Economy & Policy

The top easy-access savings accounts

Savers looking to deposit their money into an easy-access savings account may be disheartened by the crop of rates on offer, with most providers paying less than 1pc. The average, according to the Bank of England, is just 0.15pc – down 65pc in just one year.

Remember, there are alternative ways to save that people should consider, such as in current accounts and peer-to-peer lending.

Best easy-access accounts

Charter Savings Bank pays a top rate of 1.26pc on balances of £1,000.  Balances must remain above £1,000 or the interest rate is reduced to 0.1pc.

Ulster Bank offers 1.25pc and accounts can be opened online with £1.

However this is quite a complicated account to open. Those based in Great Britain who cannot have their identification documents verified electronically may have to bring their documents to a local NatWest or Royal Bank of Scotland branch. The providers will then take a copy and send it to Ulster Bank, which is based in Northern Ireland.

In these cases, it may take a few days for the accounts to be opened.

Customers are then able to make withdrawals from the account or make additional deposits by online transfer, on the mobile app or using telephone banking.

  • Are your savings safe in Renault’s new bank?
  • Reader Service: Find out how to increase your savings income by up to 350% with the Telegraph Concierge Cash Service

Virgin Money’s limited access account offers 1.21pc on deposits starting at £1. The accounts can be opened online.

There is a maximum of two easy access withdrawals per year.

Bank of Cyprus UK, RCI Bank and Shawbrook Bank all have easy access accounts that pay a slightly lower rate of 1.2pc. All these accounts can be opened online.

Bank of Cyprus allows the account to be opened with just £1 however the 1.2pc rate includes a 0.6pc bonus which is only paid for the first 12 months.

RCI Bank customers must have at least £100 to open the account.

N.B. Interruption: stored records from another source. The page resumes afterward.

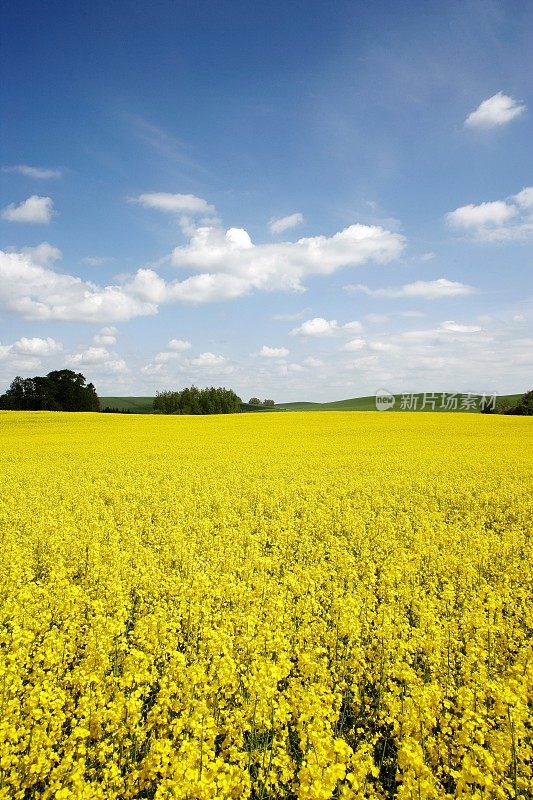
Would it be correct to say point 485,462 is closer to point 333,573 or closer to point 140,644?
point 333,573

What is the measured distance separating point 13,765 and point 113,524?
7470 millimetres

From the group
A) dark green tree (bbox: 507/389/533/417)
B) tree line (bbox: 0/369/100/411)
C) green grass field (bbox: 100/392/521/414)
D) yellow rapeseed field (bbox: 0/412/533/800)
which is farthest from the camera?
green grass field (bbox: 100/392/521/414)

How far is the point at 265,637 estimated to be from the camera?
5746 mm

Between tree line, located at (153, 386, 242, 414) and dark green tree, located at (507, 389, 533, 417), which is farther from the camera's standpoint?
tree line, located at (153, 386, 242, 414)

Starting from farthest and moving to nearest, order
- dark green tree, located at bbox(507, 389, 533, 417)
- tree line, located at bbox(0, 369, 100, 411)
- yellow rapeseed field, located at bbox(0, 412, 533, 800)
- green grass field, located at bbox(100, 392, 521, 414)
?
green grass field, located at bbox(100, 392, 521, 414)
tree line, located at bbox(0, 369, 100, 411)
dark green tree, located at bbox(507, 389, 533, 417)
yellow rapeseed field, located at bbox(0, 412, 533, 800)

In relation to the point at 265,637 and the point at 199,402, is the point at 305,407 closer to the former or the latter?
the point at 199,402

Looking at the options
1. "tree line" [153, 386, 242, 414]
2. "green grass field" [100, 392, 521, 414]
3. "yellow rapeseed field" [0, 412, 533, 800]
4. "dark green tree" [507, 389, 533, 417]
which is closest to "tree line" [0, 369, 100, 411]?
"tree line" [153, 386, 242, 414]

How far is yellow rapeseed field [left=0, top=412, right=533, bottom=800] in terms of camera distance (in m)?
3.85

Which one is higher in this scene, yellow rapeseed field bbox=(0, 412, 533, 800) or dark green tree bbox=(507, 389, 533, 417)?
dark green tree bbox=(507, 389, 533, 417)

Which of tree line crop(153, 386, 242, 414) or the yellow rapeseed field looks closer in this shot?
the yellow rapeseed field

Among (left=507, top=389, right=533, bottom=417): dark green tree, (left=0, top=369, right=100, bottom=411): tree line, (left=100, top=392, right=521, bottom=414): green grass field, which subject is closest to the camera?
(left=507, top=389, right=533, bottom=417): dark green tree

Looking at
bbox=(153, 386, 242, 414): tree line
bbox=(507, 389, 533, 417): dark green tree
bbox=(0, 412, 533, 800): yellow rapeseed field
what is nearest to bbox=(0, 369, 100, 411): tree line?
bbox=(153, 386, 242, 414): tree line

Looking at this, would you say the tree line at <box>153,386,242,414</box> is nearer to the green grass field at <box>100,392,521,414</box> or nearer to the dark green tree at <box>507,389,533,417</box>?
the green grass field at <box>100,392,521,414</box>

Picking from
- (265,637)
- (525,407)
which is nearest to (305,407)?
(525,407)
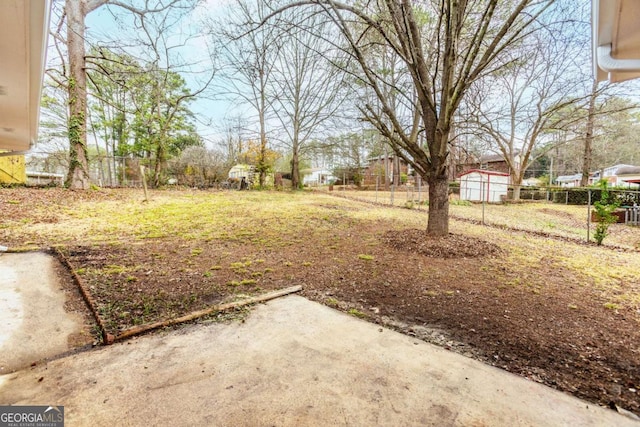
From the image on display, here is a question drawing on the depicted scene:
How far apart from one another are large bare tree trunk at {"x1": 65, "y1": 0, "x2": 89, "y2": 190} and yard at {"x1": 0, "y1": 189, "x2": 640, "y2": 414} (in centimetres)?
236

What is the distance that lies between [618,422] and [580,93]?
14316 mm

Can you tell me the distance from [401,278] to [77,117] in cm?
1057

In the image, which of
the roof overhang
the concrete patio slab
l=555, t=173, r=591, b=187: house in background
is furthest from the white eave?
l=555, t=173, r=591, b=187: house in background

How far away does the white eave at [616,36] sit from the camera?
1050mm

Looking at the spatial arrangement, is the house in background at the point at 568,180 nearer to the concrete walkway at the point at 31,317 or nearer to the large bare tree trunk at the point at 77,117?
Result: the large bare tree trunk at the point at 77,117

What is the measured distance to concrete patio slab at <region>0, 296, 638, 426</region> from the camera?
1.25 metres

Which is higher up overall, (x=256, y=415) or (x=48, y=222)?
(x=48, y=222)

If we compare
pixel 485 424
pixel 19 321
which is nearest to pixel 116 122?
pixel 19 321

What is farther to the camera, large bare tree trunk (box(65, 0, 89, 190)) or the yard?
large bare tree trunk (box(65, 0, 89, 190))

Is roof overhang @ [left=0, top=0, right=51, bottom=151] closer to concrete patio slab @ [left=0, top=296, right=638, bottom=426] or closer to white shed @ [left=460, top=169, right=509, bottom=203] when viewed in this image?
concrete patio slab @ [left=0, top=296, right=638, bottom=426]

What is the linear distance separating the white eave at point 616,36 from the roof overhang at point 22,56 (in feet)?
6.72

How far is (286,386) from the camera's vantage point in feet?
4.72

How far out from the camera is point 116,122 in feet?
55.6

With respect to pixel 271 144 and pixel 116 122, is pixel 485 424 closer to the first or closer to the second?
pixel 271 144
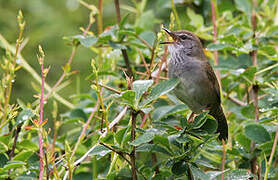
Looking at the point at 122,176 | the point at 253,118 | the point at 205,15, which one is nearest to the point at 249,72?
the point at 253,118

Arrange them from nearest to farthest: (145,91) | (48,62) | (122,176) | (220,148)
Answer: (145,91), (122,176), (220,148), (48,62)

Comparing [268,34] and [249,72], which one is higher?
[268,34]

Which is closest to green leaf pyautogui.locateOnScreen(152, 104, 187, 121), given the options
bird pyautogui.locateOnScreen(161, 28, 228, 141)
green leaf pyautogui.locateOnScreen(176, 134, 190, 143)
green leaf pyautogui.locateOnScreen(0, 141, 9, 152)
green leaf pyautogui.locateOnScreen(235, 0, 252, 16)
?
bird pyautogui.locateOnScreen(161, 28, 228, 141)

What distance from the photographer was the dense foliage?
183 cm

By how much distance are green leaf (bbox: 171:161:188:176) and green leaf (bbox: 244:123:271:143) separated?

RCI’s Freedom Savings account is online only and can be opened with £100. The French provider is not covered by the UK’s Financial Services Compensation Scheme which protects funds of up to £85,000.

Instead it subscribes to the French equivalent which covers €100,000. Should the bank go bust customers will claim their money back in the same way as in the UK however there may be issues with language and the exchange rate.